= Military Opposition =

Faction of the Russian Communist Party (Bolsheviks)

The Military Opposition (Военная оппозиция) was a faction of the Russian Communist Party (Bolsheviks) which arose in 1918–1919, chiefly among Bolsheviks serving in the Red Army who opposed Leon Trotsky's efforts to organize the army along conventional lines. At its high point of influence at the Eighth Party Congress (18 to 23 March 1919), it was led by Ivan Smirnov and others (including Georgy Safarov, Georgy Pyatakov, Andrei Bubnov, Yemelyan Yaroslavsky, Vladimir Sorin, Filipp Goloshchyokin, Aleksandr Miasnikov, N. G. Tomachev, R. S. Samoilov, and S. K. Minin). Many of the Military Opposition were former "Left Communists" who had opposed the signing of the Treaty of Brest-Litovsk (1918) that had exited Russia from World War I.

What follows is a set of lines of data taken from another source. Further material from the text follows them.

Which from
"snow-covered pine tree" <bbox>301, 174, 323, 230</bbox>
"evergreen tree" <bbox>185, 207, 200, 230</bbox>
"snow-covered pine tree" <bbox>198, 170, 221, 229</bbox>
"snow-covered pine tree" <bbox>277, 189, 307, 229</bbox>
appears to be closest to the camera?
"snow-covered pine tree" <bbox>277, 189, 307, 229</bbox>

The members of the faction criticized the amount of authority enjoyed by "military specialists" (former Tsarist officers), and demanded that more power be given to the army's political commissars. While the earlier demands of the Left for a return to a militia army with elected officers, the abolition of all ranks, and the abolition of the death penalty, had largely been silenced by March 1919, resentment was expressed against Trotsky's high-handed manner. At a closed meeting, the Military Opposition won a vote on the matter by 37 votes to 20, although in the congress itself Trotsky won by a vote of 174 to 95. To placate the opposition, increased numbers of "red commanders” (officers of proletarian origins) began being trained at the General Staff Academy of the Red Army and other institutions. The issue flared up again at both the Ninth Party Congress in 1920 and the 10th Party Congress in 1921. There, Trotsky was opposed by many (such as Kliment Voroshilov) who led the movement to remove him from power following the death of Vladimir Lenin in 1924.